Python Types and Dagster Types

As alluded to earlier, the user can create define their own 1:1 relationships between Dagster types and Python types, making the corresponding python type usable where the Dagster type is expected.

This is convenient when one has business objects that require nothing more than an isinstance check in the Dagster type check and one wishes to use them both in type annotations directly and as business objects. These type definitions reduce boilerplate as well as deliver out-of-the-box mypy compliance.

There are two APIs: usable_as_dagster_type() -- for direct annotations of class declarations -- and make_python_type_usable_as_dagster_type() -- for mapping existing classes. This is designed for importing python types libraries that cannot be altered and mapping them to Dagster types.

usable_as_dagster_type.py
    @usable_as_dagster_type
    class EvenType:
        def __init__(self, num):
            assert num % 2 is 0
            self.num = num

And make_python_type_usable_as_dagster_type

hello_cereal.py
    class EvenType:
        def __init__(self, num):
            assert num % 2 is 0
            self.num = num

    EvenDagsterType = PythonObjectDagsterType(EvenType, name="EvenDagsterType",)

    make_python_type_usable_as_dagster_type(EvenType, EvenDagsterType)

    @solid
    def double_even(_, even_num: EvenType) -> EvenType:
        return EvenType(even_num.num * 2)

This approach does have downsides. Importing these types will causes a global side effect as there is an internal registry which manages these types. This can introduce challenges in terms of testability and also can causes in behavior based on import order.

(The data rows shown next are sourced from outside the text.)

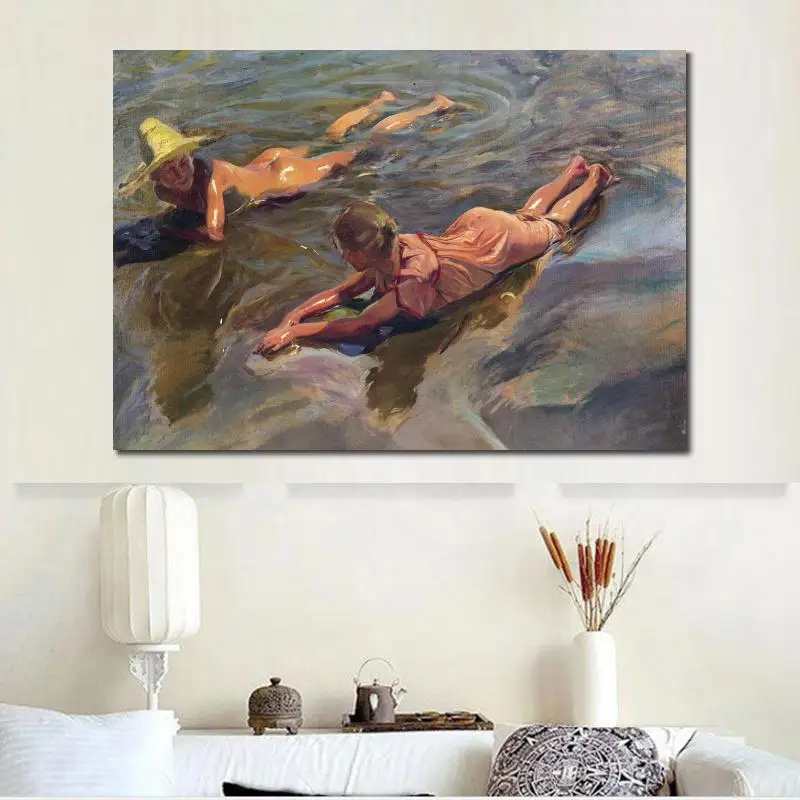 Beach Art Scenes Hand Painted Oil Paintings Sea Idyll Joaquin Sorolla Y Bastida Seascape Canvas Artwork Wall Decor High Quality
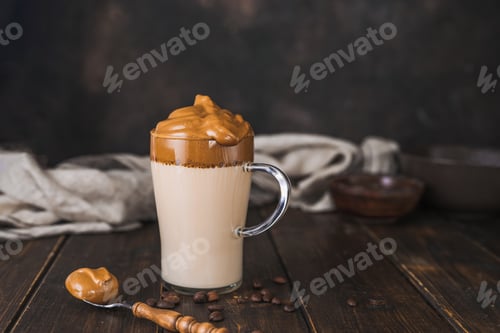 Preview: A glass cup of whipped instant coffee Dalgona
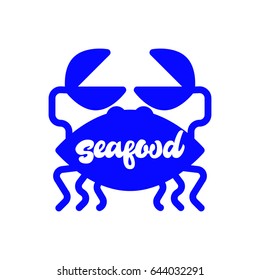 Seafood. Premium handmade vector lettering and calligraphy phrase on caviar background. Vector illustration.
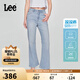 Lee25春夏新品427標準高腰喇叭淺藍色女涼感牛仔褲涼涼褲 淺藍色 27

Additionally some of the most useful patterns in the ecosystem are to use type factories to programmatically create Dagster types, such as in our dagster-pandas module. In these cases a 1:1 mapping between dagster type and python type no longer exists. E.g. in dagster-pandas the python representation for all the dataframe variants is simply pandas.DataFrame.

For clearly scoped business objects, the reduction in boilerplate is significant and eases mypy compliance, hence its inclusion in the public Dagster API.

We do not recommend that libraries use this pattern and instead rely on other techniques to achieve mypy compliance.

MyPy Compliance

Users who do not use "usable-as-dagster" python types types by choice or necessity and who desire mypy compliance need additional support.

This is a challenge to do elegantly in light of the fact that, as of mypy 0.761, there is no way to directly annotate a object to treat it as a type during a type checking pass. However there is a way to do this.

type_checking_mypy_compliance.py
    class EvenType:
        def __init__(self, num):
            assert num % 2 is 0
            self.num = num

    if typing.TYPE_CHECKING:
        EvenDagsterType = EvenType
    else:
        EvenDagsterType = PythonObjectDagsterType(EvenType)

    @solid
    def double_even(_, even_num: EvenDagsterType) -> EvenDagsterType:
        return EvenType(even_num.num * 2)

While not particularly elegant, this does work. We recommend centralizing type definitions so that this style of definition is compartmentalized to a single file.